Director-General of the National Space Research and Development Agency (NASRDA), Seidu Mohammed, said that the agreement would assist DMCII to canvass for international customers and signing necessary sales contracts prior to launch of the satellites. He explained, “The NigeriaSat-2 sensor will provide imagery of 3 resolutions, that is, 2.5 m panchromatic, 5m multispectral (R, G, B, NIR) and also carries the 32m multi-spectral payloads of Nigeria Sat-1, and more importantly NigeriaSat-2 can image in stereo mode, while the NigeriaSat-X sensor will provide 22m multi-spectral (RGB, NIR) imagery.
“For Nigeria, the intended usage of imageries from NigeriaSat-2 and Nigeria Sat-X is for broad area coverage inclusive of land use, geospatial analysis and environmental change monitoring. It will also be used for mapping, accurate geo-location and resale. NigeriaSat-2 is expected to provide a maximum of 250 images per day, while imagery volume from NigeriaSat-X has been established to be a handful of images per day, sharing many of the same storage and processing capabilities from the NigeriaSat-2 system.”

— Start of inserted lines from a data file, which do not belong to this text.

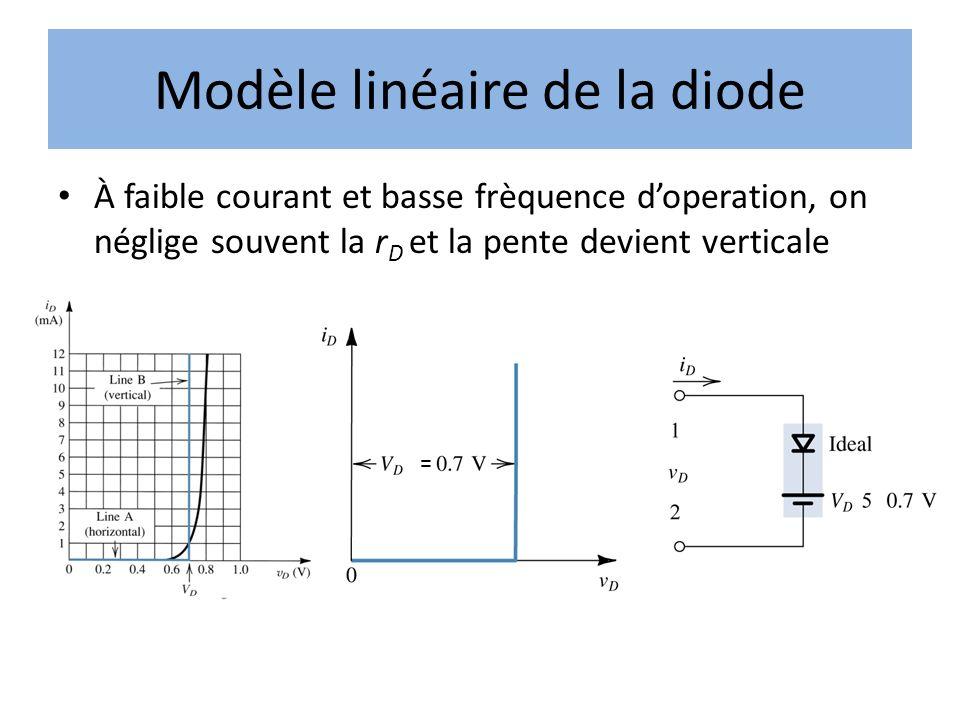 Modèle linéaire de la diode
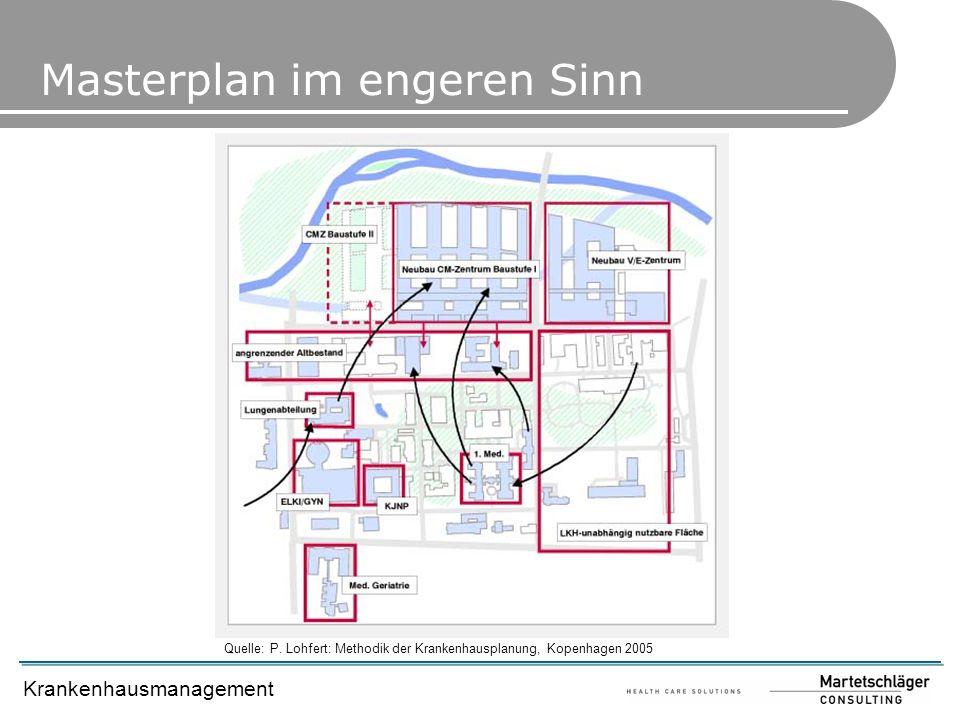 Krankenhausmanagement Masterplan im engeren Sinn Quelle: P. Lohfert: Methodik der Krankenhausplanung, Kopenhagen 2005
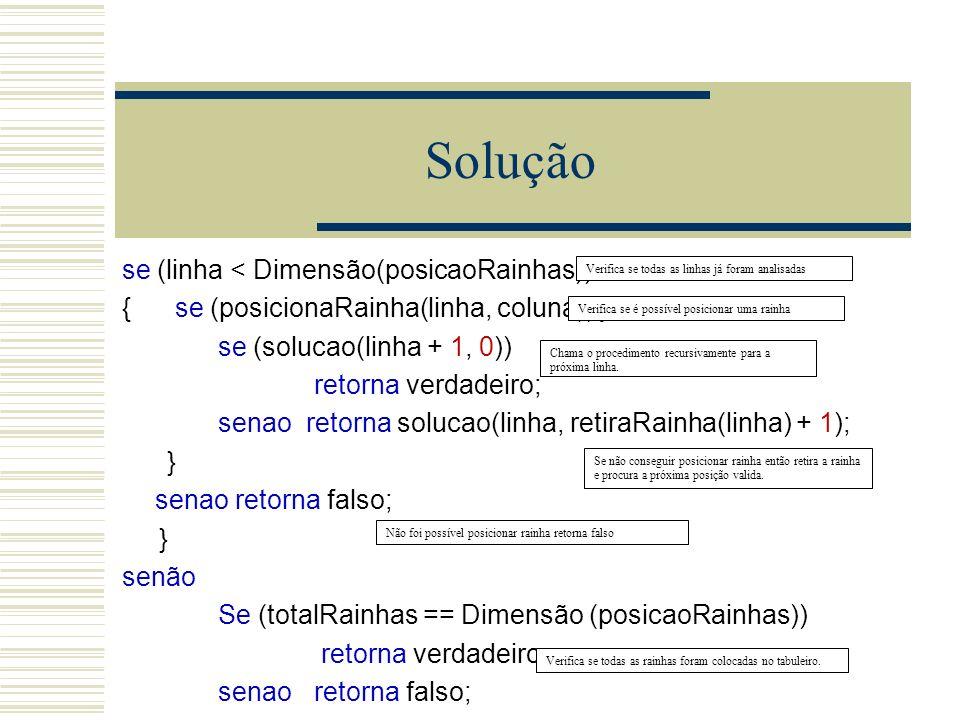 Solução se (linha < Dimensão(posicaoRainhas)) { se (posicionaRainha(linha, coluna)){ se (solucao(linha + 1, 0)) retorna verdadeiro; senao retorna solu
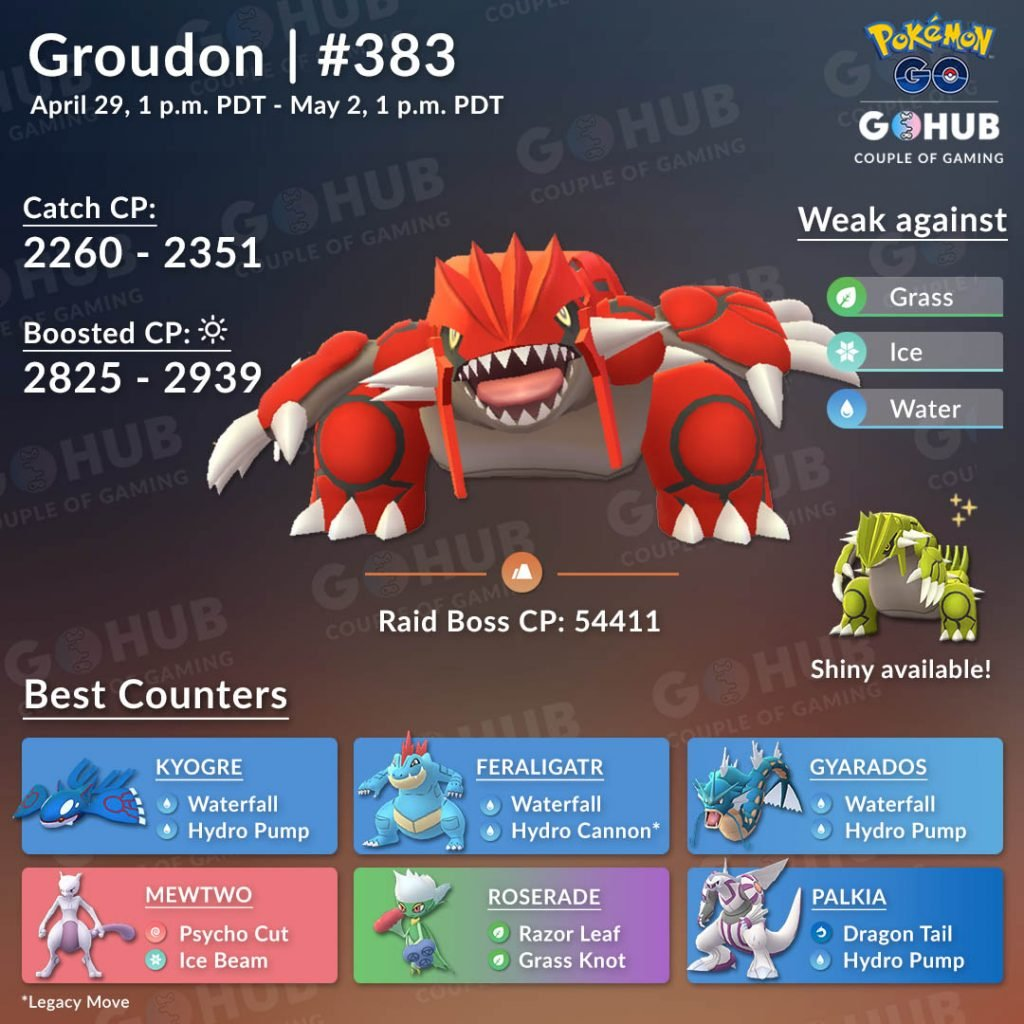 Groudon Counters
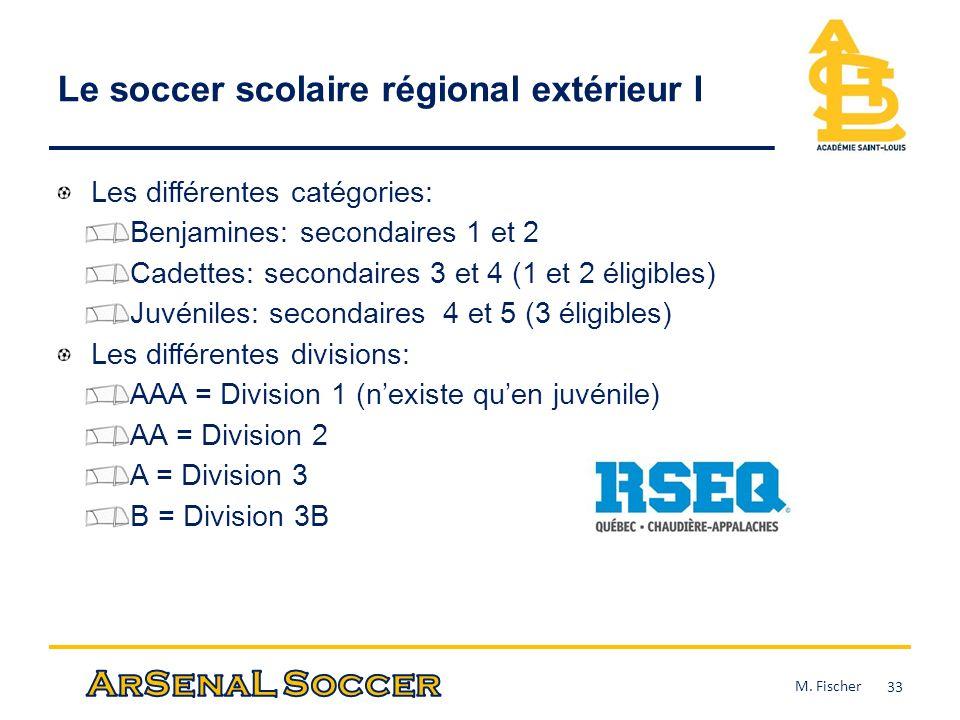 Le soccer scolaire régional extérieur I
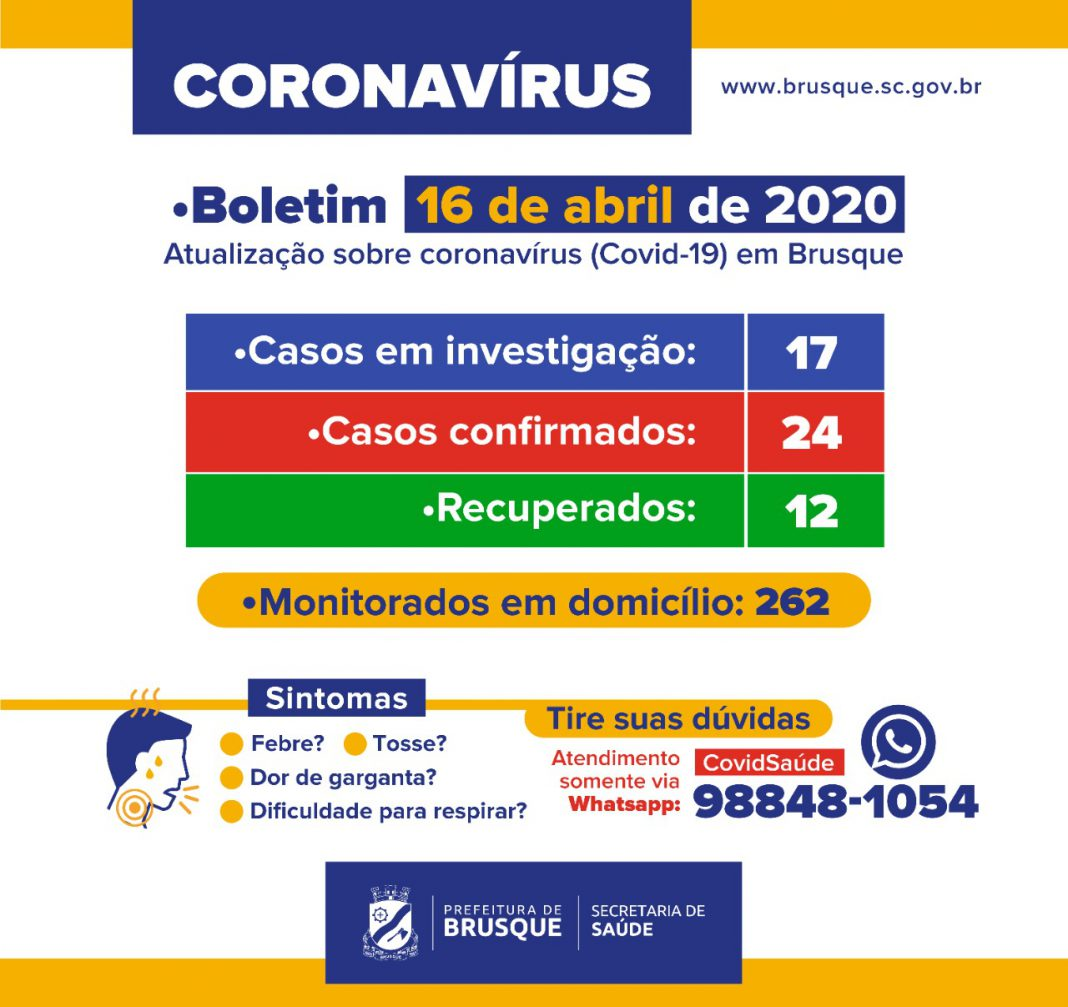 Sobe para 24 os casos de coronavírus em Brusque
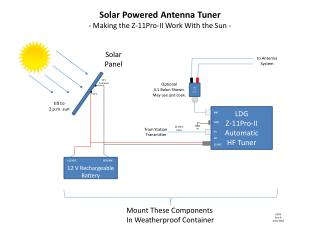 Solar Powered Antenna Tuner - Making the Z-11Pro-II Work With the Sun -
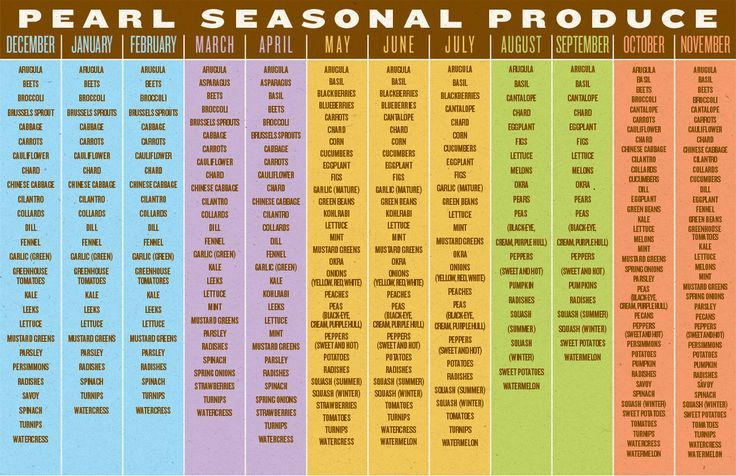 Texas produce season chart google search food drink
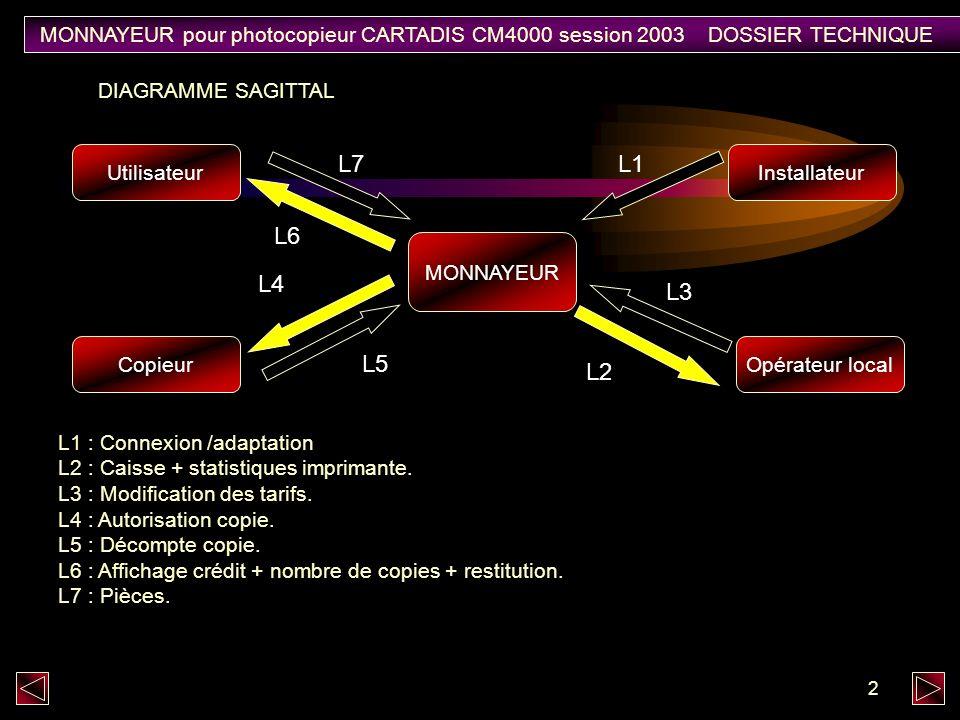 2 L1 : Connexion /adaptation L2 : Caisse + statistiques imprimante.
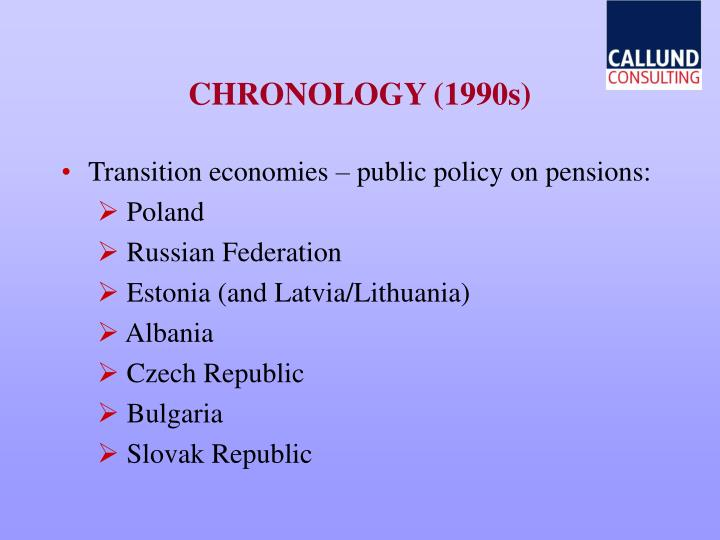 CHRONOLOGY (1990s)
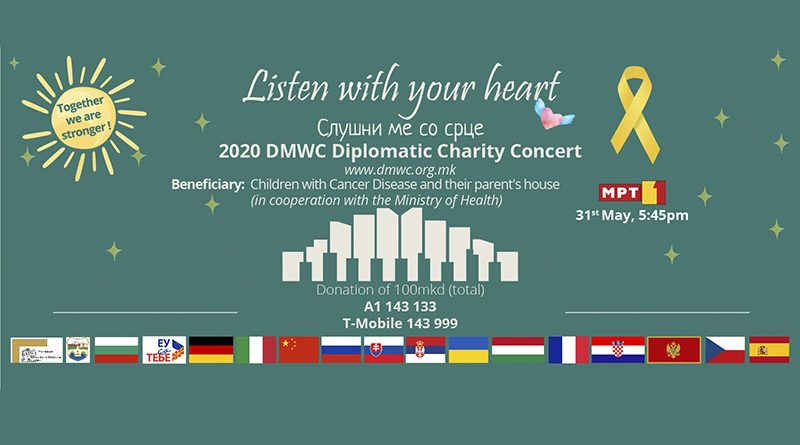 Listen with your heart Charity Diplomatic Concert 2020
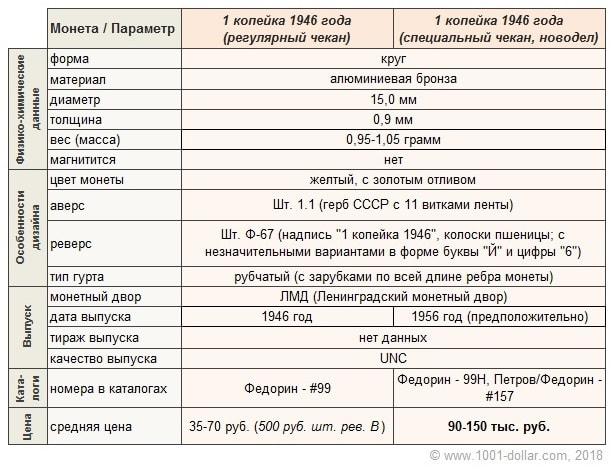 Характеристики 1 копейки 1946 года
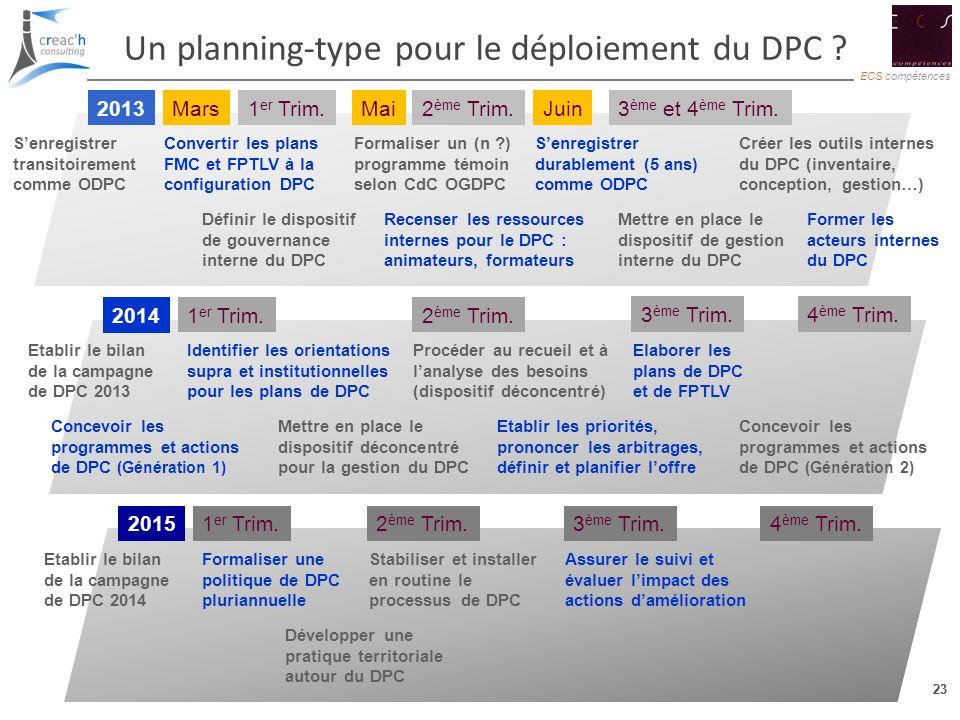 Un planning-type pour le déploiement du DPC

“In order to better prepare NASRDA for the exploitation of imageries from the NigeriaSat-2 and NigeriaSat-X satellites for the international market, NASRDA has received necessary approval from the Federal Ministry of Justice to sign an agreement with the DMCII, UK as the exclusive distributor for the sale of NigeriaSat-2 and NigeriaSat-X outside Africa. Distribution of these imageries within Africa will be the responsibility of NASRDA’s company-GeoApps Plus Ltd,” He added.
On the planned launch of the satellite from Russia, he said, “It is important to note that 44 per cent of American spacecrafts to date were launched in Russia. Therefore, it is relatively safe and cost effective to launch from Russia.”